Vecchi giornali, riviste pubblicate giorni dopo il sisma, copertine dedicate alla “grande tragedia”, volti pieno di sofferenza e di speranze perdute. È un tuffo nella memoria quello che si fa entrando nell’archivio privato dell’architetto Giuseppe Verde a Salaparuta: il racconto del terremoto del Belìce, a 54 anni dal 1968, passa attraverso testi storici e riviste che negli anni ha raccolto in tutto il mondo. Un archivio prezioso che CastelvetranoSelinunte.it vi mostra proprio in questi giorni in cui si commemorano le vittime del terremoto.

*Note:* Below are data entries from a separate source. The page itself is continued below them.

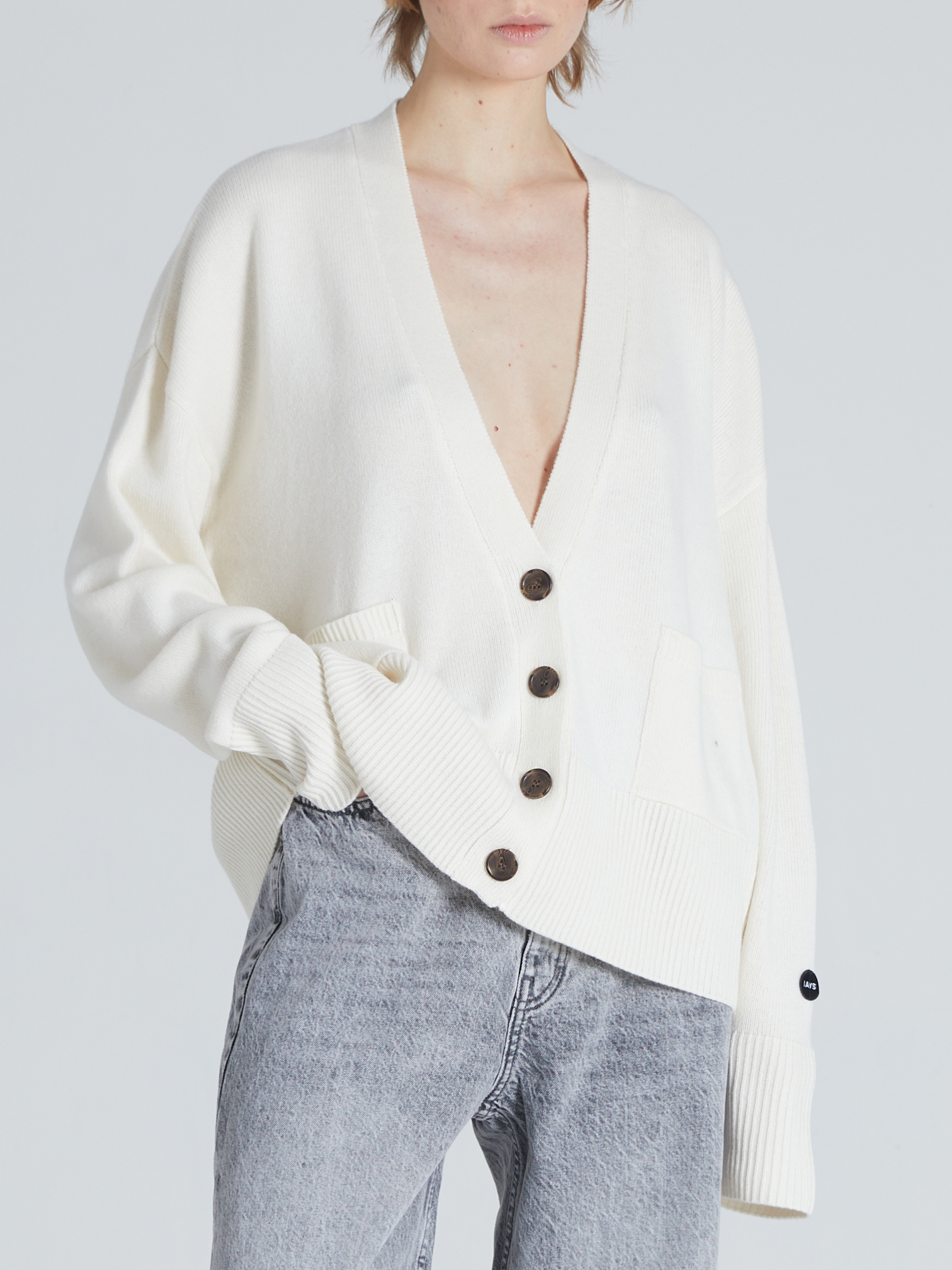 A model wearing an oversized cream-colored knit cardigan with dark brown buttons and light-wash gray jeans, photographed against a solid light gray background.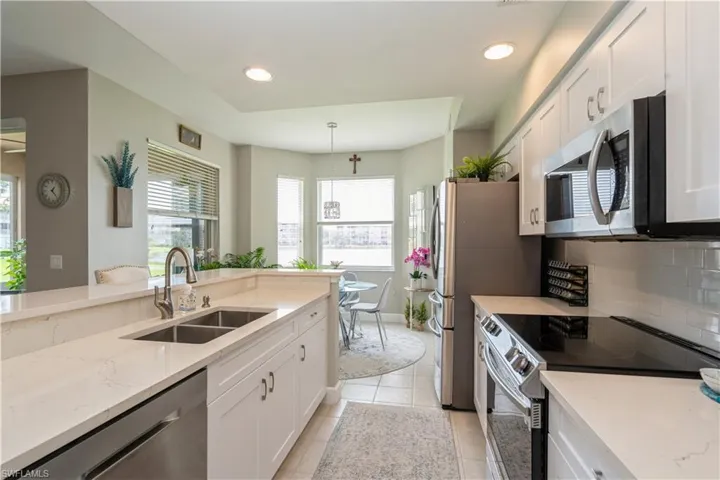 Kitchen featuring sink, white cabinets, appliances with stainless steel finishes, and light tile patterned floors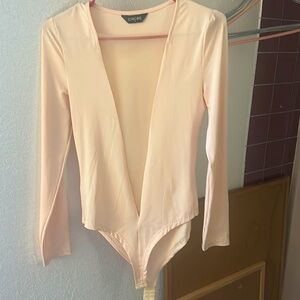 Bodysuit, silk with sheer see thru v in front. Very sexy and classy.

L’operazione che negli anni ha compiuto l’architetto Verde è quello di tenere viva la memoria ma, soprattutto, di tramandarla ai più giovani che spesso non conoscono la storia del proprio paese. Salaparuta è oggi un piccolo centro che fa ancora i conti con un’emigrazione lacerante.
Chi è andato via dopo il terremoto pensava un giorno di tornare ma, invece, è rimasto emigrato a vita in altri posti: Toscana, Belgio, Australia. Lontano da qui dove al terremoto non si pensa più. Eppure quella ferita, 54 anni fa, è stata profonda buttando giù tutto il paese, cancellando sogni e speranze. L’architetto Verde sin dagli anni di studente di Architettura ha iniziato a costruire il suo archivio, che oggi è uno dei pochi privati che resiste. «Nella Valle del Belìce non c’è, purtroppo, un archivio pubblico che racconta la storia – dice il professionista – e per rispolverare ricordi e pezzi di memoria devi chiedere ad appassionati e storici come me».
Bisogna finirci dentro per capire il valore che hanno ancora riviste, giornali, libri, fotografie che fanno rivivere i momenti della tragedia e quelli successivi quando i riflettori dei giornali del mondo si accesero sulla Valle del Belìce, sino ad allora sconosciuta. «Molte riviste le ho comprate su siti web di collezionisti, altre ancora cercandole su siti esteri» spiega Verde. L’operazione dell’architetto ricalca un po’ quella che fece don Baldassare Graffagnino che raccolse, anche lui, foto dei salitani mettendole in un libro. Ma Giuseppe Verde è andato oltre, grazie soprattutto ai social. Così nel 2016 ha aperto il gruppo Facebook “Salaparuta” per chiamare a raccolta i salitani sparsi nel mondo e con loro costruire una banca fotografica. Oggi sono più di 4.000 le foto già acquisite e catalogate: di ognuna si conosce chi è ritratto, «perché l’obiettivo è quello di disegnare la pianta della vecchia città con le case originali e abbinare il nome delle famiglie che vi abitavano».
Così l’architetto Verde vuole raccontare il paese vecchio. I 5 quartieri e poi uomini e donne, cognomi e soprannomi in una pianta multimediale che i giovani potranno consultare: «Qui si fa fatica a far conoscere la storia del proprio paese, i giovani hanno perso le radici e magari non sanno che Salaparuta, prima del terremoto, era un paese florido e ricco d’acqua». Come la storia anche il terremoto molti lo conoscono solo per l’epoca della ricostruzione, lunga e ancora incompleta. «Ma cosa successe i giovani devono saperlo»dice ancora Verde. Ecco perché in questi anni lui, con riviste e foto antiche, è andato nelle scuole per raccontarlo. Quel suo archivio prezioso è fonte di memoria. È strumento di conoscenza. Per non dimenticarsi di un terremoto di 54 anni fa che ha segnato per sempre la Valle del Belìce.